Sunday, March 11, 2012
Kimono ken part 2
Love,
S.
Photos: Lego Star Wars Exhibit
Tuesday, March 6, 2012
Comfort food
“Teacher, Teacher…”
My job as a resident entails many responsibilities…quite a variety, actually. I’ve gone from being a program host, to being an errand girl, to being a mouse-clicker for a lecture, and most recently, being a proctor for a modular exam to first year medical students.
There’s nothing to it, really, and I’m not complaining. Where I do my training, they also require us to participate in the undergraduate curriculum, with us residents facilitating some of the activities of the medical students. Last week, I sat in for a lecture with Dr. Cornelio Banaag, on the developmental stages of life. A prominent psychiatrist, he is also known as “The Father of Philippine Child Psychiatry”, and I felt that I could not miss this particular lecture. It was a special lecture…it was videotaped and recorded, as Sir is 76 years old. The coordinators thought that maybe there would come a time when he would not feel well enough to do the commute from Pasig to Manila for lectures, so they decided to make it permanent.
Which is just as well. A Dr. Banaag lecture shouldn’t be missed. All those years of training, and experience really do come out in his lectures. The students were listening in rapt attention, and in the end, he had to field many questions, some of them even pertaining to how he lived his life. They gave him a thunderous applause ( a common practice after lectures) when he concluded the day’s lecture.

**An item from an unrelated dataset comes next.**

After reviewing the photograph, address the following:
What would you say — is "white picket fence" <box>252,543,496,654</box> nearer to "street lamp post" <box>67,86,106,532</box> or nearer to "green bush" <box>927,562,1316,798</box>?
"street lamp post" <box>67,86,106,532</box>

(I know I was absorbed…I filled up a lot of pages in my notebook. LOL.)
I think I got carried away… When Dr. Banaag asked me what I thought about his lecture, I enthusiastically answered, “It was very good sir, I was listening the whole time…I even took notes.” He chuckled, and said, “Yes, that is good, but did you think I made an impact on the students?”
(Oops… it wasn’t a lecture for me, I forgot. haha)

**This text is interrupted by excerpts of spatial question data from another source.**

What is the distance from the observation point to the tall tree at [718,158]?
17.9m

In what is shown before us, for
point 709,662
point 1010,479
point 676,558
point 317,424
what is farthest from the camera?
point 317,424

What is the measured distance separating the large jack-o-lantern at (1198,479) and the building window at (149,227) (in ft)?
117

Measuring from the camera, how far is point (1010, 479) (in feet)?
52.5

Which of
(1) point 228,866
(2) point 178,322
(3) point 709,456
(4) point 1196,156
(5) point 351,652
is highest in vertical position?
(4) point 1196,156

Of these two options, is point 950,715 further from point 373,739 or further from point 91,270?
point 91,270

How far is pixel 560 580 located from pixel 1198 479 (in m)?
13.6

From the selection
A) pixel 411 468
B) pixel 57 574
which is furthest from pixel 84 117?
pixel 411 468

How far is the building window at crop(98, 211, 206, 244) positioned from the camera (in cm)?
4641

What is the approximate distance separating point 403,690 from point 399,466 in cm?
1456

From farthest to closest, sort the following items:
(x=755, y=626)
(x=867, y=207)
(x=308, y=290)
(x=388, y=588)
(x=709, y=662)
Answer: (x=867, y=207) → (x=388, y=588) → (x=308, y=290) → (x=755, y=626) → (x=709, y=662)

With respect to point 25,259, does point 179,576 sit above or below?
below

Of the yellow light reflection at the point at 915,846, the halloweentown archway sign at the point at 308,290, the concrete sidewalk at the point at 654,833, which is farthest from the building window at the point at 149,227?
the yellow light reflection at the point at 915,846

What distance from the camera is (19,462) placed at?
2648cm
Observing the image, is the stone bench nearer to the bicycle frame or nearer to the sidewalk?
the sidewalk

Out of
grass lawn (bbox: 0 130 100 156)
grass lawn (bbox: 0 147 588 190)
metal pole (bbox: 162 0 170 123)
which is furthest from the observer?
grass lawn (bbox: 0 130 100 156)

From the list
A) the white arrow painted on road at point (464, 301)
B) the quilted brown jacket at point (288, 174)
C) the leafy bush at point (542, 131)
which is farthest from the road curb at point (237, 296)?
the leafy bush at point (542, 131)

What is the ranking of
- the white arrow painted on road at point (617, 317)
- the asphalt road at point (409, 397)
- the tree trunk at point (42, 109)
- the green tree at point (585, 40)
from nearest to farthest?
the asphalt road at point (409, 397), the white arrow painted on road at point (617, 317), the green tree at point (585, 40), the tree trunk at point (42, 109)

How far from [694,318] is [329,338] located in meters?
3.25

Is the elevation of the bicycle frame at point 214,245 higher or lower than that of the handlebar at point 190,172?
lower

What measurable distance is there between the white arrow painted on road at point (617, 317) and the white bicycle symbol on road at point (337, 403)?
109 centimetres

I can’t help myself, though. The Eriksonian stages and conflicts have always fascinated me, and I loved how things were both simplified and yet still explained in depth by Sir. And I was sitting in the front row…and it reminded me of medical school all over again.

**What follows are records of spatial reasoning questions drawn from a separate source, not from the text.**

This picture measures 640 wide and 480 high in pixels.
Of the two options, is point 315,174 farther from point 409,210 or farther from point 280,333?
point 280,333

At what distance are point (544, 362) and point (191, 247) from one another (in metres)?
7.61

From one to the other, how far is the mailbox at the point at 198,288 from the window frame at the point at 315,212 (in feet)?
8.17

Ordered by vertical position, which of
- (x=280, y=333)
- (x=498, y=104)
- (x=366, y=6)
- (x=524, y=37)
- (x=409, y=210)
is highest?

(side note: I’m currently in the stage of Intimacy vs. Isolation, and I remember this conversation I had with someone a few days ago. I said, “It’ll probably just take a little flick of the finger, and I’m on the Isolation side of the spectrum…” It was partly because of the fact that I couldn’t settle (I was currently busy learning, and squeezing out the juice in life), and the fact that someone I was thinking about already had settled…on settling, on whatever was there…
(My wry thought? Psychiatry explains everything in life, actually. )
----
So this morning, I was proctoring the exam again…handing out the examination sheets, watching over the half of the class of 163 (Mia was at another classroom being the proctor for the second half). Dr. Chua, the coordinator, would transfer in between rooms), writing out corrections, getting asked questions, etc. I even had grown-up boys ask me if they could go to the bathroom.
(Dr. DF’s son, a tall, good-looking boy with a mop of dark curls and beautiful brown eyes approached me table in front and placed his test paper and answer sheet in front of me, and politely said that he needed to “visit the washroom”. By all means, do. My girlie senses tell me that in a few more years, he was going to be one heck of a handsome man, my teacher senses, on the other hand tell me that he was a bright young boy who probably studied hard.)
Anyway, that was that, and it ended 3 hours after it started…which was a good thing I scheduled my outpatient consults to start at 11AM.